The kidneys are the principal organs for excreting water-soluble substances. The biliary system contributes to excretion to the degree that drug is not reabsorbed from the gastrointestinal (GI) tract. Generally, the contribution of intestine, saliva, sweat, breast milk, and lungs to excretion is small, except for exhalation of volatile anesthetics. Excretion via breast milk may affect the breastfeeding infant (see table Some Drugs Contraindicated for Breastfeeding Mothers).
Hepatic metabolism often increases drug polarity and water solubility. The resulting metabolites are then more readily excreted.
(See also Overview of Pharmacokinetics.)
Renal excretion
renal drug excretion decreases (see table Effect of Aging on Drug Metabolism and Elimination); at age 80, clearance is typically reduced to half of what it was at age 30. Renal drug excretion may also change with various health conditions. In critically ill patients, kidney injury may temporarily decrease renal drug excretion; in contrast, augmented renal clearance (for example, in critically ill patients who may be younger and have intact kidney function) may enhance renal drug excretion, resulting in subtherapeutic plasma concentrations of certain drugs, especially antimicrobials, in both children and adults (for review, see [1]).

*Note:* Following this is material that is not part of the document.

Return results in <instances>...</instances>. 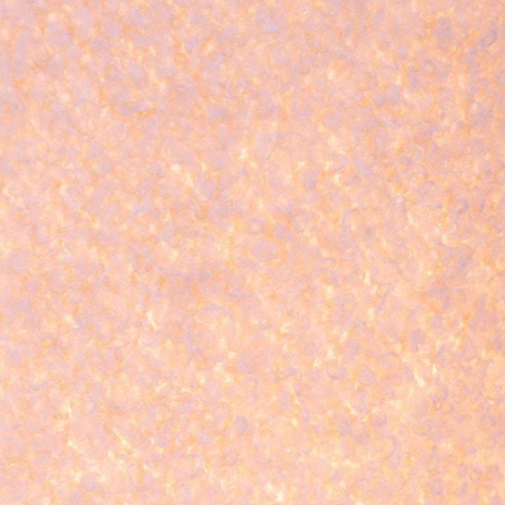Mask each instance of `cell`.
Segmentation results:
<instances>
[{"label":"cell","mask_w":505,"mask_h":505,"mask_svg":"<svg viewBox=\"0 0 505 505\" xmlns=\"http://www.w3.org/2000/svg\"><path fill=\"white\" fill-rule=\"evenodd\" d=\"M124 77H125V72L118 67H114L108 73V80L113 85H117Z\"/></svg>","instance_id":"f546056e"},{"label":"cell","mask_w":505,"mask_h":505,"mask_svg":"<svg viewBox=\"0 0 505 505\" xmlns=\"http://www.w3.org/2000/svg\"><path fill=\"white\" fill-rule=\"evenodd\" d=\"M130 38L132 44L137 50L145 51L147 48L153 47V39L151 35H146L138 31H134L130 33Z\"/></svg>","instance_id":"ac0fdd59"},{"label":"cell","mask_w":505,"mask_h":505,"mask_svg":"<svg viewBox=\"0 0 505 505\" xmlns=\"http://www.w3.org/2000/svg\"><path fill=\"white\" fill-rule=\"evenodd\" d=\"M161 118H162V115L159 113H155L153 115H150V116L145 117L144 119L141 120V122L139 124L141 132L145 136H155L157 129L161 122Z\"/></svg>","instance_id":"e0dca14e"},{"label":"cell","mask_w":505,"mask_h":505,"mask_svg":"<svg viewBox=\"0 0 505 505\" xmlns=\"http://www.w3.org/2000/svg\"><path fill=\"white\" fill-rule=\"evenodd\" d=\"M100 29H101V32L103 33V35L105 37H107L108 39L109 38L116 39L122 34V31H123V27H122V24L120 23V21L113 17V16H111V15L106 16L104 19L101 21Z\"/></svg>","instance_id":"9c48e42d"},{"label":"cell","mask_w":505,"mask_h":505,"mask_svg":"<svg viewBox=\"0 0 505 505\" xmlns=\"http://www.w3.org/2000/svg\"><path fill=\"white\" fill-rule=\"evenodd\" d=\"M48 66L50 68L49 72L52 75H57V74L60 73V70L62 69V66H63V62L59 58H54V59H51Z\"/></svg>","instance_id":"d6a6232c"},{"label":"cell","mask_w":505,"mask_h":505,"mask_svg":"<svg viewBox=\"0 0 505 505\" xmlns=\"http://www.w3.org/2000/svg\"><path fill=\"white\" fill-rule=\"evenodd\" d=\"M103 153H104V151H103V148L101 147V145L97 142H93L91 147H90L88 157H89V159H96V158H100L101 156L103 155Z\"/></svg>","instance_id":"d590c367"},{"label":"cell","mask_w":505,"mask_h":505,"mask_svg":"<svg viewBox=\"0 0 505 505\" xmlns=\"http://www.w3.org/2000/svg\"><path fill=\"white\" fill-rule=\"evenodd\" d=\"M205 116L209 121H218L230 116L229 110L221 103H211L205 108Z\"/></svg>","instance_id":"8fae6325"},{"label":"cell","mask_w":505,"mask_h":505,"mask_svg":"<svg viewBox=\"0 0 505 505\" xmlns=\"http://www.w3.org/2000/svg\"><path fill=\"white\" fill-rule=\"evenodd\" d=\"M156 72L159 77L171 79L178 74L179 67L171 59H162L156 64Z\"/></svg>","instance_id":"9a60e30c"},{"label":"cell","mask_w":505,"mask_h":505,"mask_svg":"<svg viewBox=\"0 0 505 505\" xmlns=\"http://www.w3.org/2000/svg\"><path fill=\"white\" fill-rule=\"evenodd\" d=\"M47 34L50 43L57 48L66 46L67 44H69L71 39V35L68 29H66L58 22L49 23V25L47 26Z\"/></svg>","instance_id":"8992f818"},{"label":"cell","mask_w":505,"mask_h":505,"mask_svg":"<svg viewBox=\"0 0 505 505\" xmlns=\"http://www.w3.org/2000/svg\"><path fill=\"white\" fill-rule=\"evenodd\" d=\"M104 5V10L106 11V13L108 14H112L114 12H116L117 9H118V5L119 3H117L116 1H109V2H105L103 3Z\"/></svg>","instance_id":"8d00e7d4"},{"label":"cell","mask_w":505,"mask_h":505,"mask_svg":"<svg viewBox=\"0 0 505 505\" xmlns=\"http://www.w3.org/2000/svg\"><path fill=\"white\" fill-rule=\"evenodd\" d=\"M81 54H82V51L80 50V48H78L77 46H70L68 48L67 55L71 59H77L80 57Z\"/></svg>","instance_id":"74e56055"},{"label":"cell","mask_w":505,"mask_h":505,"mask_svg":"<svg viewBox=\"0 0 505 505\" xmlns=\"http://www.w3.org/2000/svg\"><path fill=\"white\" fill-rule=\"evenodd\" d=\"M149 171L155 178H164L168 174L166 164L160 160H155L149 164Z\"/></svg>","instance_id":"d4e9b609"},{"label":"cell","mask_w":505,"mask_h":505,"mask_svg":"<svg viewBox=\"0 0 505 505\" xmlns=\"http://www.w3.org/2000/svg\"><path fill=\"white\" fill-rule=\"evenodd\" d=\"M252 87V82L248 78H241L239 79L236 84H235V90L236 92H244L249 90Z\"/></svg>","instance_id":"836d02e7"},{"label":"cell","mask_w":505,"mask_h":505,"mask_svg":"<svg viewBox=\"0 0 505 505\" xmlns=\"http://www.w3.org/2000/svg\"><path fill=\"white\" fill-rule=\"evenodd\" d=\"M277 30H278V25L275 22H270L264 26V32L267 34L275 33V32H277Z\"/></svg>","instance_id":"f35d334b"},{"label":"cell","mask_w":505,"mask_h":505,"mask_svg":"<svg viewBox=\"0 0 505 505\" xmlns=\"http://www.w3.org/2000/svg\"><path fill=\"white\" fill-rule=\"evenodd\" d=\"M224 62V55L219 51H214L204 60L203 67L207 72H215Z\"/></svg>","instance_id":"d6986e66"},{"label":"cell","mask_w":505,"mask_h":505,"mask_svg":"<svg viewBox=\"0 0 505 505\" xmlns=\"http://www.w3.org/2000/svg\"><path fill=\"white\" fill-rule=\"evenodd\" d=\"M155 179L153 177H144L136 185V192L141 195H145L151 191L152 186H154Z\"/></svg>","instance_id":"484cf974"},{"label":"cell","mask_w":505,"mask_h":505,"mask_svg":"<svg viewBox=\"0 0 505 505\" xmlns=\"http://www.w3.org/2000/svg\"><path fill=\"white\" fill-rule=\"evenodd\" d=\"M11 171H12V168H11V166L9 165V163L7 161L3 160V161L0 162V172L2 174L8 175V174L11 173Z\"/></svg>","instance_id":"ab89813d"},{"label":"cell","mask_w":505,"mask_h":505,"mask_svg":"<svg viewBox=\"0 0 505 505\" xmlns=\"http://www.w3.org/2000/svg\"><path fill=\"white\" fill-rule=\"evenodd\" d=\"M155 143L152 136H144L137 140L135 146V152L141 158H146L154 152Z\"/></svg>","instance_id":"2e32d148"},{"label":"cell","mask_w":505,"mask_h":505,"mask_svg":"<svg viewBox=\"0 0 505 505\" xmlns=\"http://www.w3.org/2000/svg\"><path fill=\"white\" fill-rule=\"evenodd\" d=\"M172 121L175 123L177 129H179V131L183 134V136H190L192 128H191V123L188 120L183 119V118H174Z\"/></svg>","instance_id":"1f68e13d"},{"label":"cell","mask_w":505,"mask_h":505,"mask_svg":"<svg viewBox=\"0 0 505 505\" xmlns=\"http://www.w3.org/2000/svg\"><path fill=\"white\" fill-rule=\"evenodd\" d=\"M72 18L78 36L82 39H88L95 24V18L91 9L87 5H81L73 10Z\"/></svg>","instance_id":"3957f363"},{"label":"cell","mask_w":505,"mask_h":505,"mask_svg":"<svg viewBox=\"0 0 505 505\" xmlns=\"http://www.w3.org/2000/svg\"><path fill=\"white\" fill-rule=\"evenodd\" d=\"M217 138L220 142V144L225 147H234L235 144L237 143V138L231 133V131L225 127V125H220L217 130Z\"/></svg>","instance_id":"44dd1931"},{"label":"cell","mask_w":505,"mask_h":505,"mask_svg":"<svg viewBox=\"0 0 505 505\" xmlns=\"http://www.w3.org/2000/svg\"><path fill=\"white\" fill-rule=\"evenodd\" d=\"M239 39V33L237 27L233 24L226 25L219 34V39L221 41H235Z\"/></svg>","instance_id":"cb8c5ba5"},{"label":"cell","mask_w":505,"mask_h":505,"mask_svg":"<svg viewBox=\"0 0 505 505\" xmlns=\"http://www.w3.org/2000/svg\"><path fill=\"white\" fill-rule=\"evenodd\" d=\"M75 179L80 185H87L90 181V175L87 171L83 169H78L77 171L74 173Z\"/></svg>","instance_id":"e575fe53"},{"label":"cell","mask_w":505,"mask_h":505,"mask_svg":"<svg viewBox=\"0 0 505 505\" xmlns=\"http://www.w3.org/2000/svg\"><path fill=\"white\" fill-rule=\"evenodd\" d=\"M254 18H255V22L258 26H265L268 24V22L270 20V14L266 9L259 8L256 10V12L254 14Z\"/></svg>","instance_id":"4dcf8cb0"},{"label":"cell","mask_w":505,"mask_h":505,"mask_svg":"<svg viewBox=\"0 0 505 505\" xmlns=\"http://www.w3.org/2000/svg\"><path fill=\"white\" fill-rule=\"evenodd\" d=\"M235 121L241 131H248L251 129L254 122V117L249 109H241L235 115Z\"/></svg>","instance_id":"ffe728a7"},{"label":"cell","mask_w":505,"mask_h":505,"mask_svg":"<svg viewBox=\"0 0 505 505\" xmlns=\"http://www.w3.org/2000/svg\"><path fill=\"white\" fill-rule=\"evenodd\" d=\"M218 186L217 180L214 176L208 175L206 172H200L194 184V193L196 198L207 201L213 198L216 193Z\"/></svg>","instance_id":"277c9868"},{"label":"cell","mask_w":505,"mask_h":505,"mask_svg":"<svg viewBox=\"0 0 505 505\" xmlns=\"http://www.w3.org/2000/svg\"><path fill=\"white\" fill-rule=\"evenodd\" d=\"M147 10L152 18H155L160 22L170 23L173 22L177 16L175 7L165 1L154 0L147 2Z\"/></svg>","instance_id":"5b68a950"},{"label":"cell","mask_w":505,"mask_h":505,"mask_svg":"<svg viewBox=\"0 0 505 505\" xmlns=\"http://www.w3.org/2000/svg\"><path fill=\"white\" fill-rule=\"evenodd\" d=\"M88 46L92 51L98 54L102 52H108L112 47V41L105 36L97 35L90 39Z\"/></svg>","instance_id":"7402d4cb"},{"label":"cell","mask_w":505,"mask_h":505,"mask_svg":"<svg viewBox=\"0 0 505 505\" xmlns=\"http://www.w3.org/2000/svg\"><path fill=\"white\" fill-rule=\"evenodd\" d=\"M165 154L172 164H182L185 149L174 136H168L165 140Z\"/></svg>","instance_id":"ba28073f"},{"label":"cell","mask_w":505,"mask_h":505,"mask_svg":"<svg viewBox=\"0 0 505 505\" xmlns=\"http://www.w3.org/2000/svg\"><path fill=\"white\" fill-rule=\"evenodd\" d=\"M131 132V129L125 123H117L111 129V136L115 139L124 140Z\"/></svg>","instance_id":"4316f807"},{"label":"cell","mask_w":505,"mask_h":505,"mask_svg":"<svg viewBox=\"0 0 505 505\" xmlns=\"http://www.w3.org/2000/svg\"><path fill=\"white\" fill-rule=\"evenodd\" d=\"M188 22L195 28L208 29L207 24L209 22V17L203 9L196 7L188 12Z\"/></svg>","instance_id":"5bb4252c"},{"label":"cell","mask_w":505,"mask_h":505,"mask_svg":"<svg viewBox=\"0 0 505 505\" xmlns=\"http://www.w3.org/2000/svg\"><path fill=\"white\" fill-rule=\"evenodd\" d=\"M127 72L136 86L139 88L145 86L147 81V70L143 63L137 60L130 61L127 65Z\"/></svg>","instance_id":"52a82bcc"},{"label":"cell","mask_w":505,"mask_h":505,"mask_svg":"<svg viewBox=\"0 0 505 505\" xmlns=\"http://www.w3.org/2000/svg\"><path fill=\"white\" fill-rule=\"evenodd\" d=\"M95 171L98 175L107 176L109 175L113 171V163L111 160L102 158L98 161L95 166Z\"/></svg>","instance_id":"83f0119b"},{"label":"cell","mask_w":505,"mask_h":505,"mask_svg":"<svg viewBox=\"0 0 505 505\" xmlns=\"http://www.w3.org/2000/svg\"><path fill=\"white\" fill-rule=\"evenodd\" d=\"M152 36L153 46L157 48H170L176 47L175 38L171 31L167 29H160L155 31Z\"/></svg>","instance_id":"4fadbf2b"},{"label":"cell","mask_w":505,"mask_h":505,"mask_svg":"<svg viewBox=\"0 0 505 505\" xmlns=\"http://www.w3.org/2000/svg\"><path fill=\"white\" fill-rule=\"evenodd\" d=\"M182 164H184L185 167H187L189 169H193L194 167H196L197 160H196V155H195L194 149H192V148L185 149Z\"/></svg>","instance_id":"f1b7e54d"},{"label":"cell","mask_w":505,"mask_h":505,"mask_svg":"<svg viewBox=\"0 0 505 505\" xmlns=\"http://www.w3.org/2000/svg\"><path fill=\"white\" fill-rule=\"evenodd\" d=\"M117 112L122 116V117H132L138 113H143L147 112L150 110V105L145 102V101H139V102H134V103H129L123 106L117 107Z\"/></svg>","instance_id":"7c38bea8"},{"label":"cell","mask_w":505,"mask_h":505,"mask_svg":"<svg viewBox=\"0 0 505 505\" xmlns=\"http://www.w3.org/2000/svg\"><path fill=\"white\" fill-rule=\"evenodd\" d=\"M198 148L208 166L214 171H220L226 167L229 160L228 155L225 149L221 148L214 139L208 137L203 138L198 142Z\"/></svg>","instance_id":"6da1fadb"},{"label":"cell","mask_w":505,"mask_h":505,"mask_svg":"<svg viewBox=\"0 0 505 505\" xmlns=\"http://www.w3.org/2000/svg\"><path fill=\"white\" fill-rule=\"evenodd\" d=\"M203 41V36L201 34H194V35H187V33L183 36V47L184 50L192 54L194 51L201 45Z\"/></svg>","instance_id":"603a6c76"},{"label":"cell","mask_w":505,"mask_h":505,"mask_svg":"<svg viewBox=\"0 0 505 505\" xmlns=\"http://www.w3.org/2000/svg\"><path fill=\"white\" fill-rule=\"evenodd\" d=\"M123 21L138 30L148 31L154 27V22L151 15L141 8L137 3H132L123 13Z\"/></svg>","instance_id":"7a4b0ae2"},{"label":"cell","mask_w":505,"mask_h":505,"mask_svg":"<svg viewBox=\"0 0 505 505\" xmlns=\"http://www.w3.org/2000/svg\"><path fill=\"white\" fill-rule=\"evenodd\" d=\"M132 98V91L124 86L115 85L108 94L109 101L117 107L123 106L130 103Z\"/></svg>","instance_id":"30bf717a"}]
</instances>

The principles of transmembrane passage govern renal handling of drugs. Drugs bound to plasma proteins remain in the circulation; only unbound drug is contained in the glomerular filtrate. Un-ionized forms of drugs and their metabolites tend to be reabsorbed readily from tubular fluids.
Urine pH, which varies from 4.5 to 8.0, may markedly affect drug reabsorption and excretion because urine pH determines the ionization state of a weak acid or base (see Passive diffusion). Acidification of urine increases reabsorption and decreases excretion of weak acids, and, in contrast, decreases reabsorption of weak bases. Alkalinization of urine has the opposite effect. In some cases of overdose, these principles are used to enhance the excretion of weak bases or acids; eg, urine is alkalinized to enhance excretion of acetylsalicylic acid. The extent to which changes in urinary pH alter the rate of drug elimination depends on the contribution of the renal route to total elimination, the polarity of the un-ionized form, and the molecule’s degree of ionization.
Active tubular secretion in the proximal tubule is important in the elimination of many drugs. This energy-dependent process may be blocked by metabolic inhibitors. When drug concentration is high, secretory transport can reach an upper limit (transport maximum); each substance has a characteristic transport maximum.
Excretion reference
1. Bilbao-Meseguer I, Rodríguez-Gascón A, Barrasa H, et al: Augmented renal clearance in critically ill patients: A systematic review. Clin Pharmacokinet 57(9):1107-1121, 2018. doi:10.1007/s40262-018-0636-7
Biliary excretion
Some drugs and their metabolites are extensively excreted in bile. Because they are transported across the biliary epithelium against a concentration gradient, active secretory transport is required. When plasma drug concentrations are high, secretory transport may approach an upper limit (transport maximum). Substances with similar physicochemical properties may compete for excretion.
Drugs with a molecular weight of > 300 g/mol and with both polar and lipophilic groups are more likely to be excreted in bile; smaller molecules are generally excreted only in negligible amounts. Conjugation, particularly with glucuronic acid, facilitates biliary excretion.
In the enterohepatic cycle, a drug secreted in bile is reabsorbed into the circulation from the intestine. Biliary excretion eliminates substances from the body only to the extent that enterohepatic cycling is incomplete—when some of the secreted drug is not reabsorbed from the intestine.